# Given records
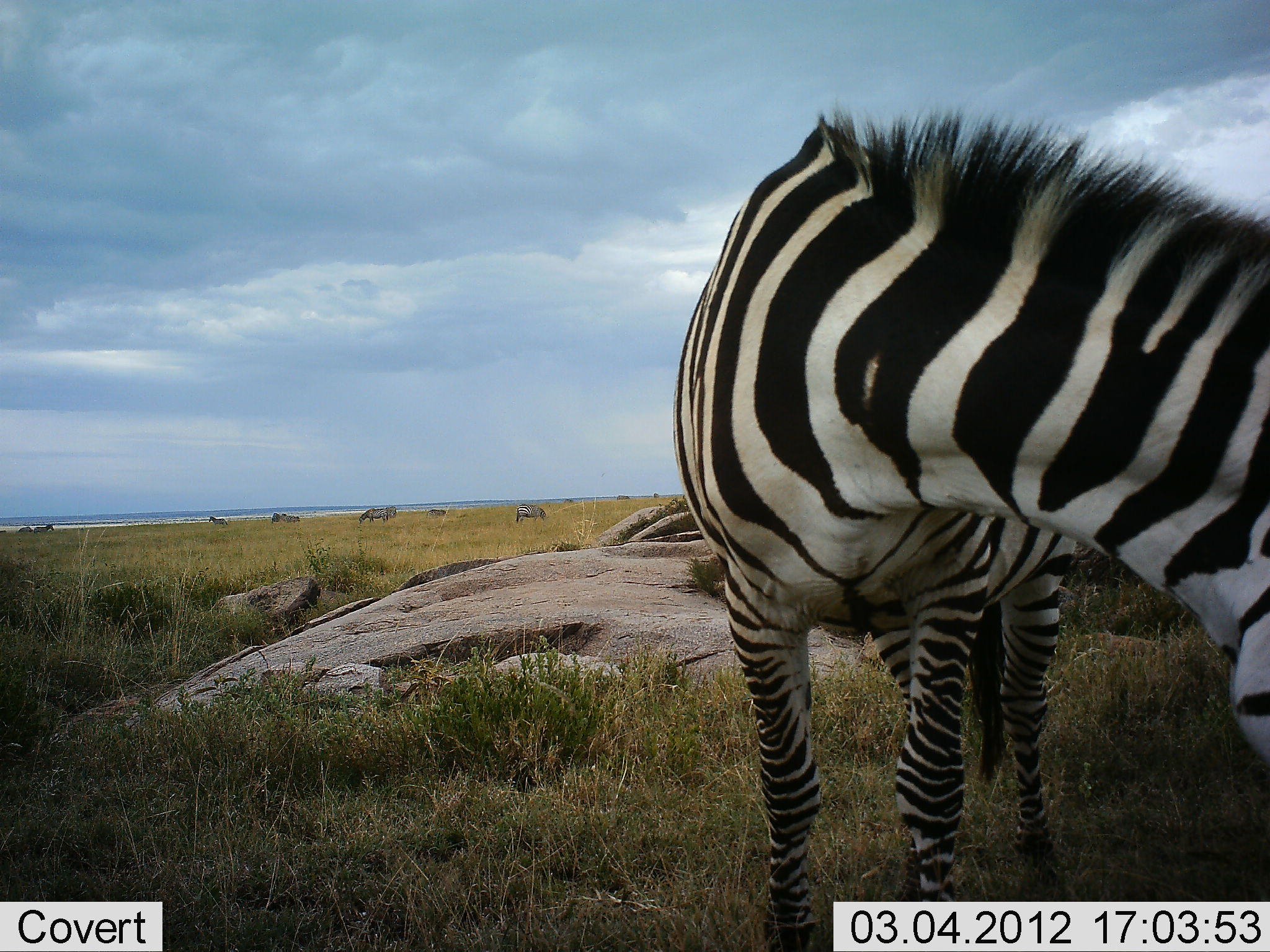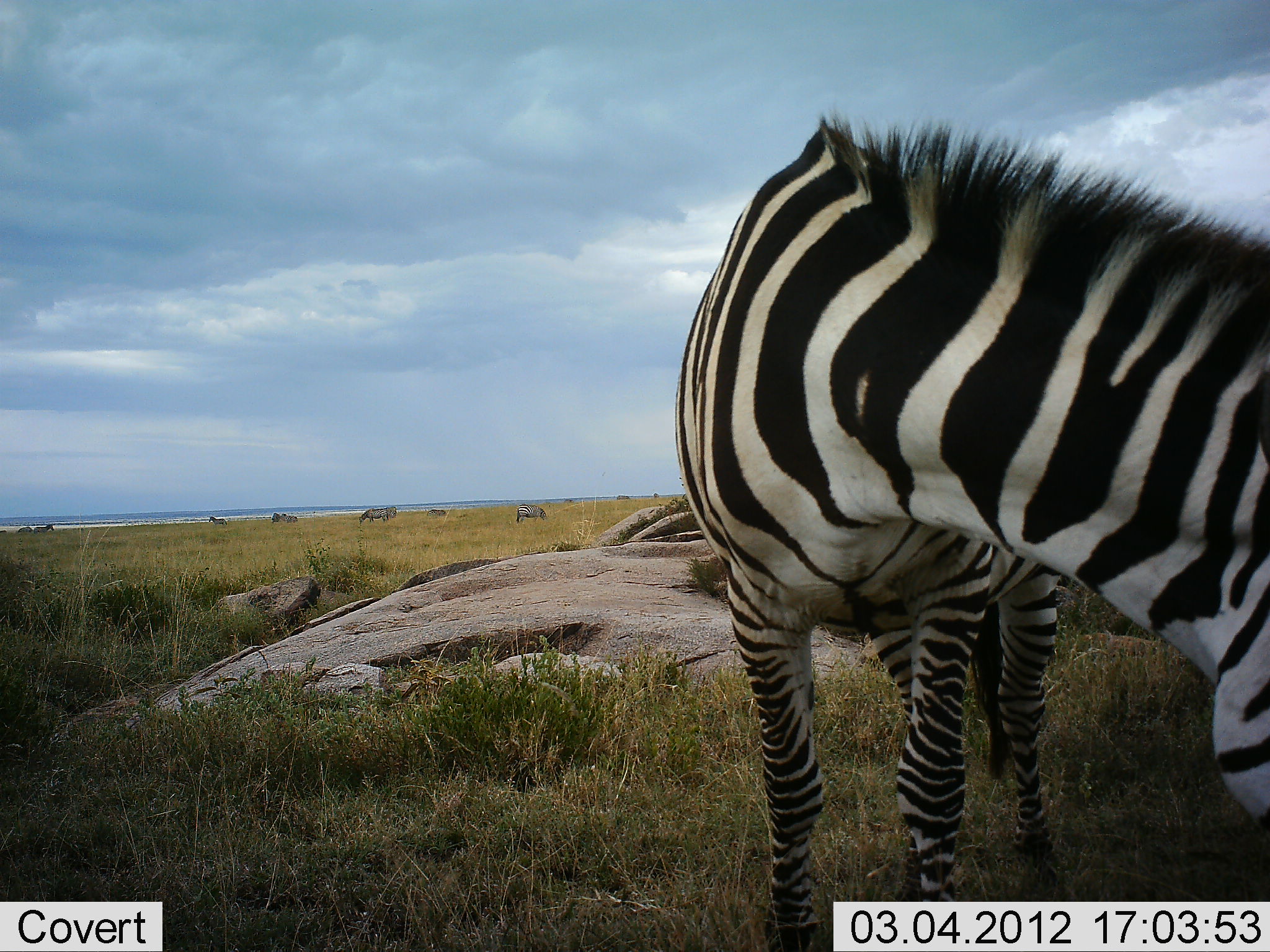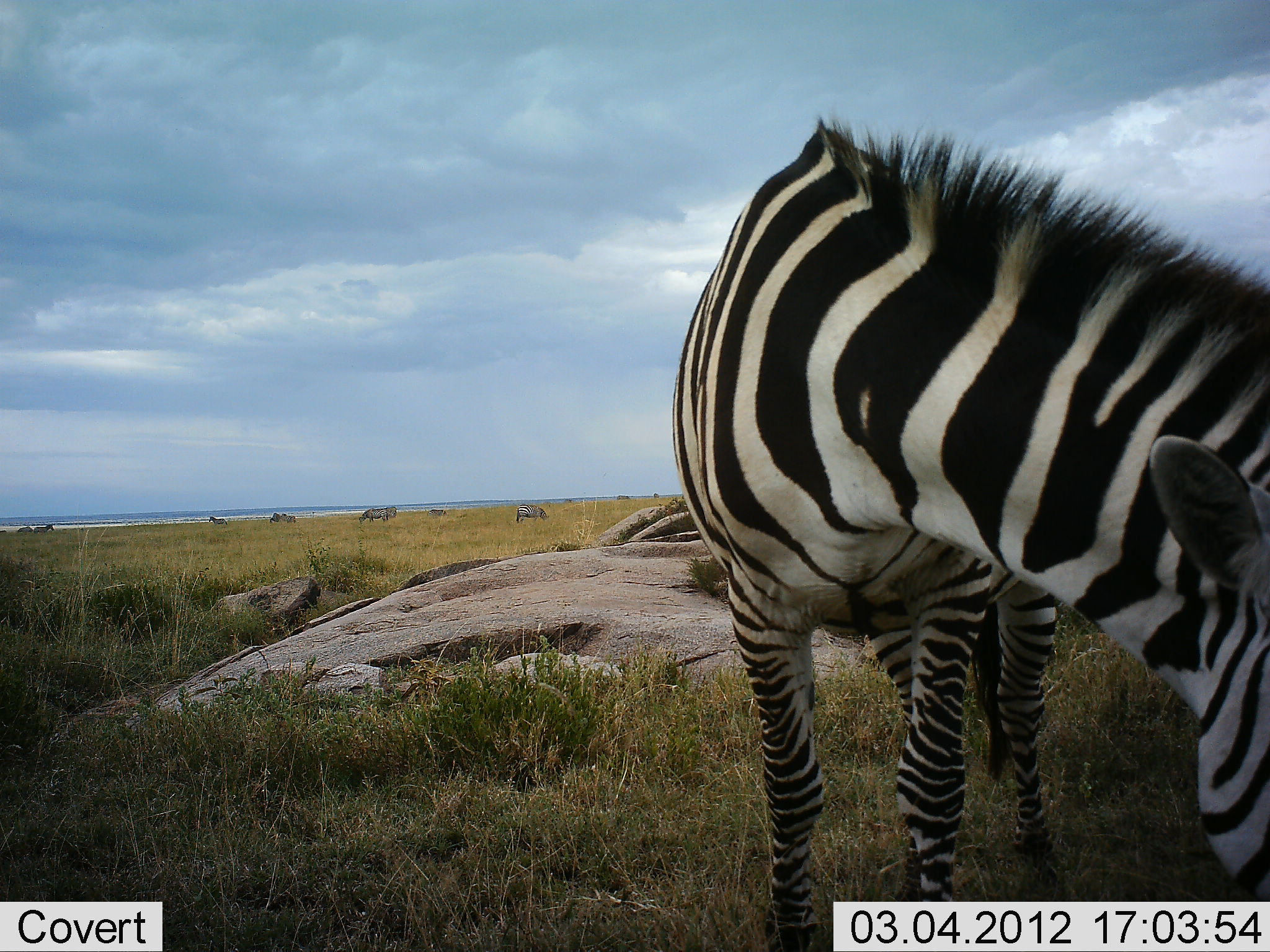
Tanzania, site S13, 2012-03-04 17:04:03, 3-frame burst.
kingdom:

---

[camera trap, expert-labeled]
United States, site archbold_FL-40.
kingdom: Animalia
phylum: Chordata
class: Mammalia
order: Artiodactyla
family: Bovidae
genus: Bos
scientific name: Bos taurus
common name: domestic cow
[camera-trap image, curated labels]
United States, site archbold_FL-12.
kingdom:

# What needs to be done
Your reply should be only the number of lines in the preceding data that include the word "United".

# Result for this exercise
2